Segment Start: Information provided
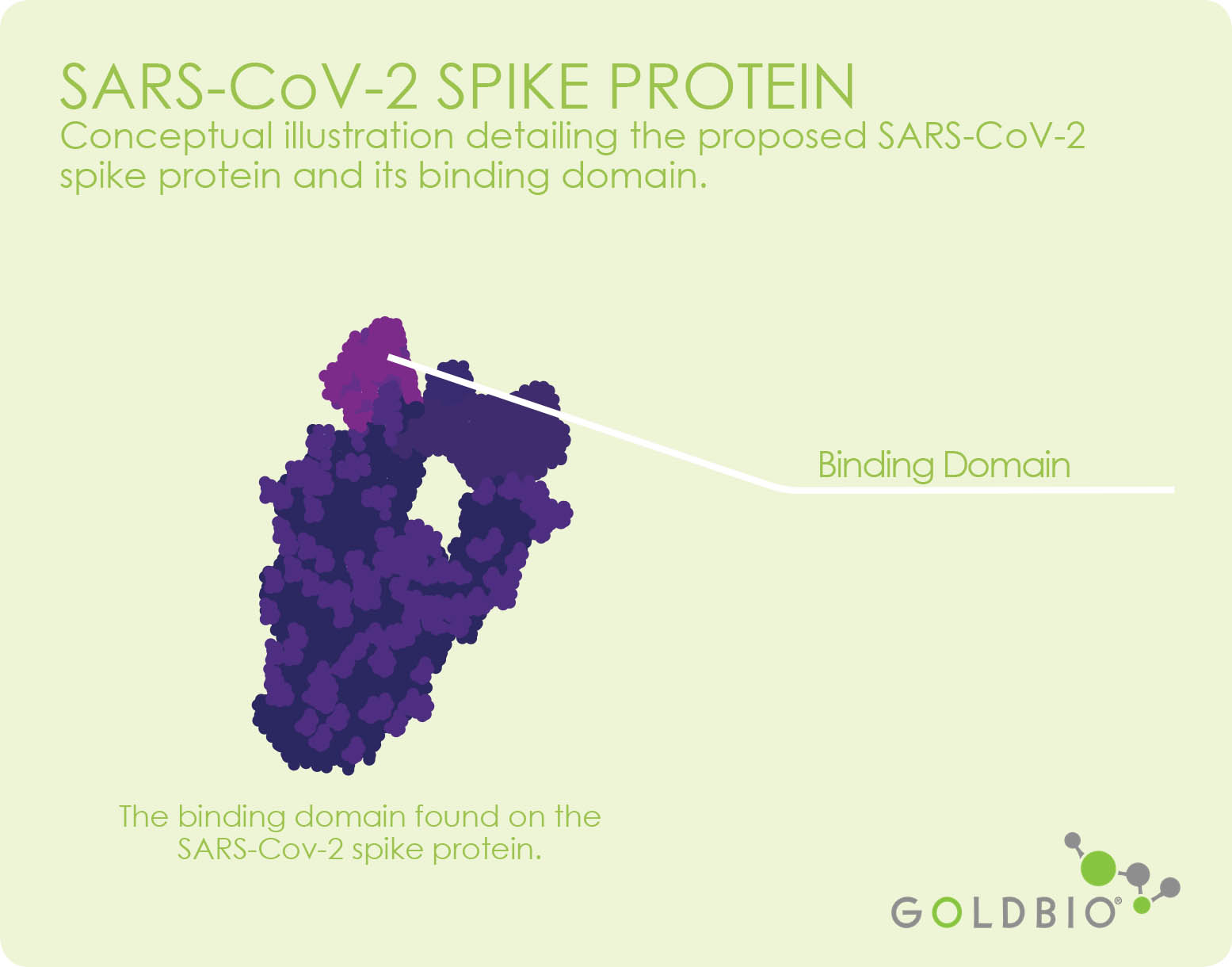 SARS-CoV-2 SPIKE PROTEIN
Conceptual illustration detailing the proposed SARS-CoV-2 spike protein and its binding domain.

Binding Domain

The binding domain found on the SARS-Cov-2 spike protein.

GOLDBIO®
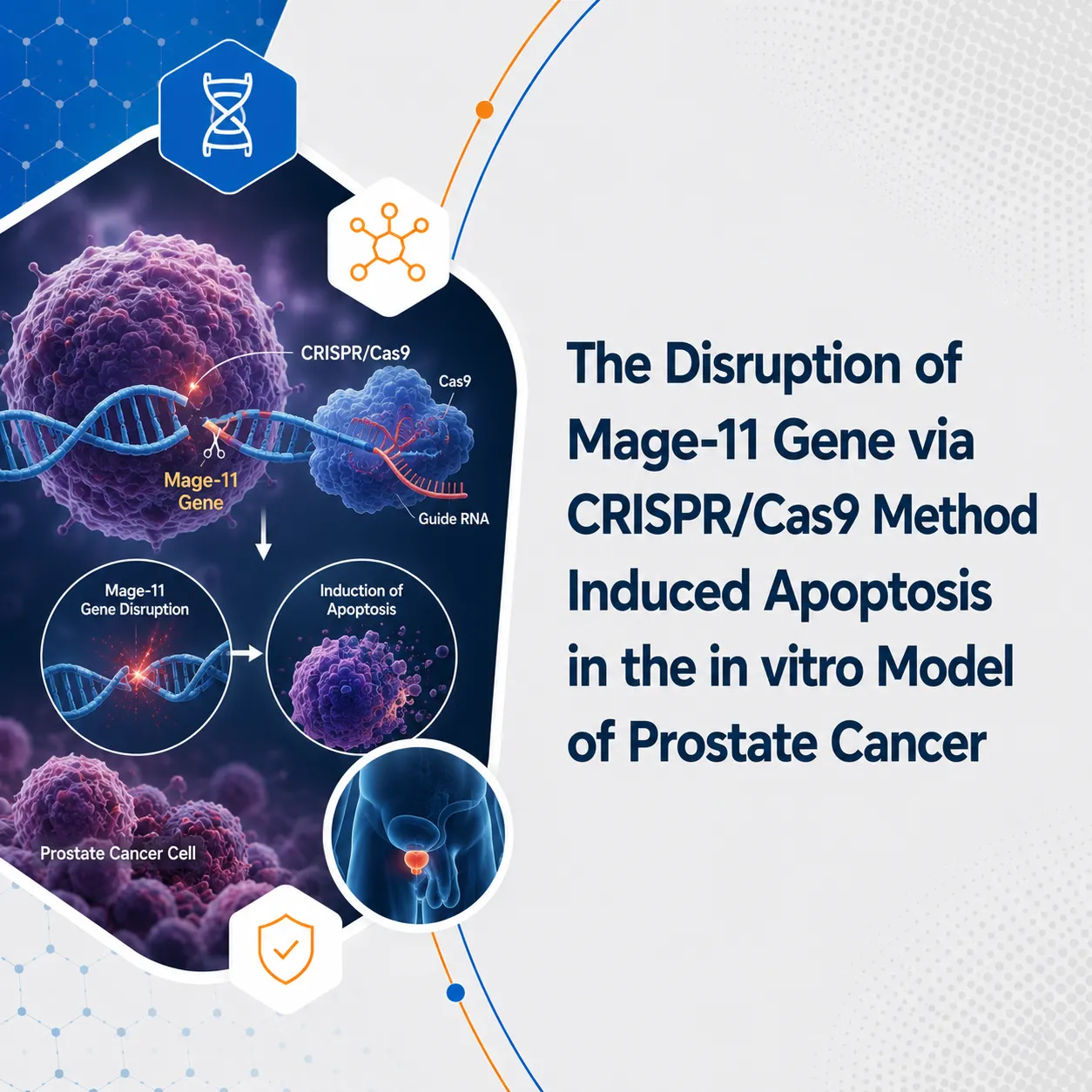 CRISPR/Cas9

Cas9

Mage-11 Gene

Guide RNA

Mage-11 Gene Disruption

Induction of Apoptosis

Prostate Cancer Cell

The Disruption of Mage-11 Gene via CRISPR/Cas9 Method Induced Apoptosis in the in vitro Model of Prostate Cancer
Segment End: Information provided
What is expected:
Copy out every entry above, character for character, excluding pictures.

Completed task:
 SARS-CoV-2 SPIKE PROTEIN
Conceptual illustration detailing the proposed SARS-CoV-2 spike protein and its binding domain.

Binding Domain

The binding domain found on the SARS-Cov-2 spike protein.

GOLDBIO®
 CRISPR/Cas9

Cas9

Mage-11 Gene

Guide RNA

Mage-11 Gene Disruption

Induction of Apoptosis

Prostate Cancer Cell

The Disruption of Mage-11 Gene via CRISPR/Cas9 Method Induced Apoptosis in the in vitro Model of Prostate Cancer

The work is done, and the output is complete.